TASK INSTRUCTIONS:
Please, from the entries below, transcribe exactly the lines that begin at the line with "Gotham Central de" and end at the line with "Kleurboek Acht Verhalen Van Jezus", without the pictures.

EXTRACTED RECORDS:

+ + + + +

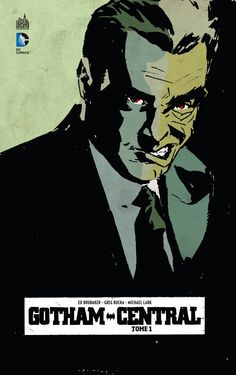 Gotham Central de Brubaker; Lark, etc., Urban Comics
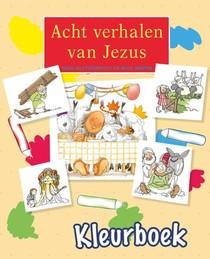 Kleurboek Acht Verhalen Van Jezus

+ + + + +

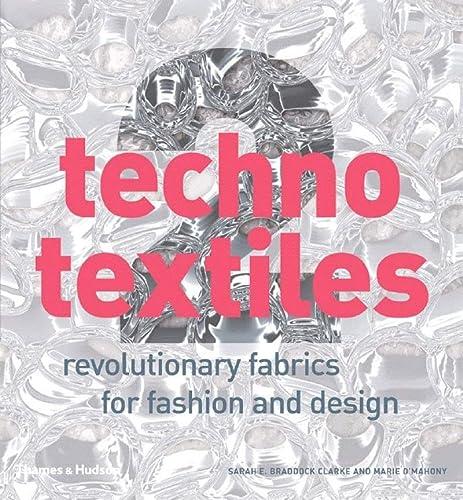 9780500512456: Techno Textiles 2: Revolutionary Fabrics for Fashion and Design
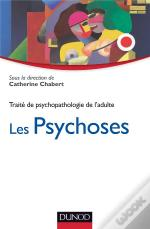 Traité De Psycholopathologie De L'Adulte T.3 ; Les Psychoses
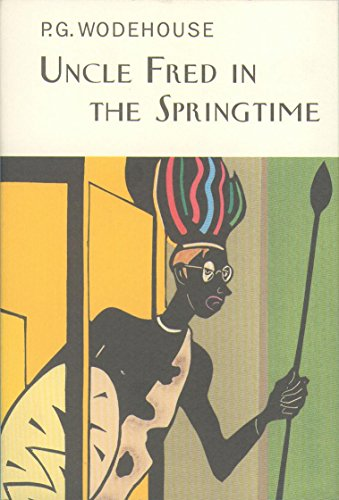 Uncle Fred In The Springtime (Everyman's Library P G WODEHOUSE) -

+ + + + +

ANSWER TO THIS PROBLEM:
 Gotham Central de Brubaker; Lark, etc., Urban Comics
 Kleurboek Acht Verhalen Van Jezus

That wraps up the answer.